Task brief:
In the forum thread on sealed versus ported sub boxes, what box does fokis02 suggest?
====== Text extract ======
# SEALED OR PORTED?



## new94 (Jan 9, 2004)

I was just wondering what the best route was for my sub box, ported or sealed? I have a pair of Alpine VR12's and they'll be going in the trunk of a 94 Sentra, i obviously wnat some thump but it to sound good too what are the pro's and con's of the two designs? Thanks


----------



## xbrandonx (Mar 27, 2004)

what is reccomened for the subs?


----------



## new94 (Jan 9, 2004)

I don't really know i bought them off a friend along with a V12 amp 400 watts or something it worked really good in his car but he got a new set up so i grabbed it cheap! Just wanted the best sound and want to do it once only.


----------



## fokis02 (Feb 24, 2005)

I'd do 1 to 1.25cuft sealed and put some power to them.


----------



## Punkrocka436 (Jul 8, 2003)

You'll get more output with less power out of a ported box, and they can be made to sound as well as a sealed box. With a ported box, you will need to sacrifice more space, but they offer greatere flexibility, especially if you make interchangable ports.

For soudn quality, you would probably want to tune a ported enclosure to 32 hz or lower, i wouldnt go lower than 26 hz though, depending on the Fs of the sub.


----------



## new94 (Jan 9, 2004)

So more space for a ported but it'll sound better with less power, and a ported box less space but you can put the power to them?


----------



## I'm Slow (Dec 30, 2004)

http://www.jlaudio.com/tutorials/magic/index.html

long read but it helped me


----------



## sr20dem0n (Mar 19, 2003)

new94 said:


> So more space for a ported but it'll sound better with less power, and a ported box less space but you can put the power to them?


no no, it will get louder, whether it will actually sound better or not is a completely different story. I don't like the way ported boxes sound, the response is too uneven and you sacrifice the upper end extension just for a higher efficiency down low. It's WAY too hard to get a flat response out of a ported box IMO, it can be done but it takes a lot of EQing.

Also, you took the extra effiency comment the wrong way. Ported boxes will be louder for the same amount of power yes, but you can also feed _more_ power into the sub than sealed (it depends on the frequency you're playing and the box's tuning frequency, but for 90% of the sub's usable range you can feed it more power when it's ported). As long as you have a subsonic filter and a reasonable lowpass frequency, a sub can handle more power mechanically when it's ported than when it's sealed, especially around the tuning frequency.


----------



## DijitaL (Feb 7, 2005)

slow200 said:


> http://www.jlaudio.com/tutorials/magic/index.html
> 
> long read but it helped me


yeah. read that.
i agree with slow200... it helped me out picking what i want alot.
(* and JL own EVERYTHING. IMO. haha *)

thats all ive had is JL's started with 2 12x3D2's thumping around town.. moving up to a ..........


like ima say  you should see.


----------



## DijitaL (Feb 7, 2005)

new94 said:


> I was just wondering what the best route was for my sub box, ported or sealed? I have a pair of Alpine VR12's and they'll be going in the trunk of a 94 Sentra, i obviously wnat some thump but it to sound good too what are the pro's and con's of the two designs? Thanks



COMP 12" VR dual 2 - 12" subwoofer
Product Features

* Size (IN., CM): 12, 30.5
* Impedance (OHMS): 2 DVC (2-ohm Dual Voice Coil)
====== Collected material ======
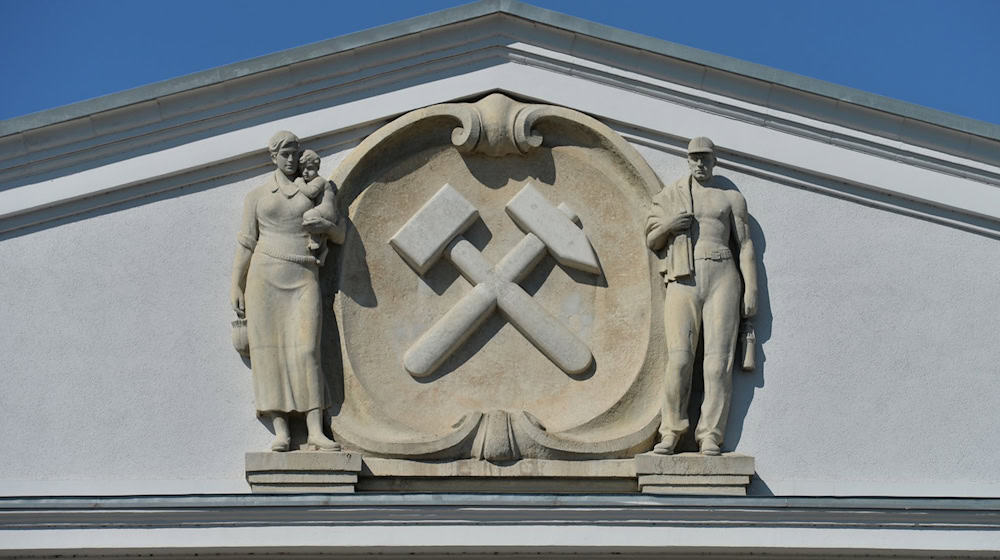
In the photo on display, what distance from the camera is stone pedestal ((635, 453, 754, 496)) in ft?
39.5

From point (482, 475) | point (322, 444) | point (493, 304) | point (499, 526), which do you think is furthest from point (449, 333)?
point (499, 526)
======
The answer:
A sealed box of 1 to 1.25 cubic feet, with some power put to the subs.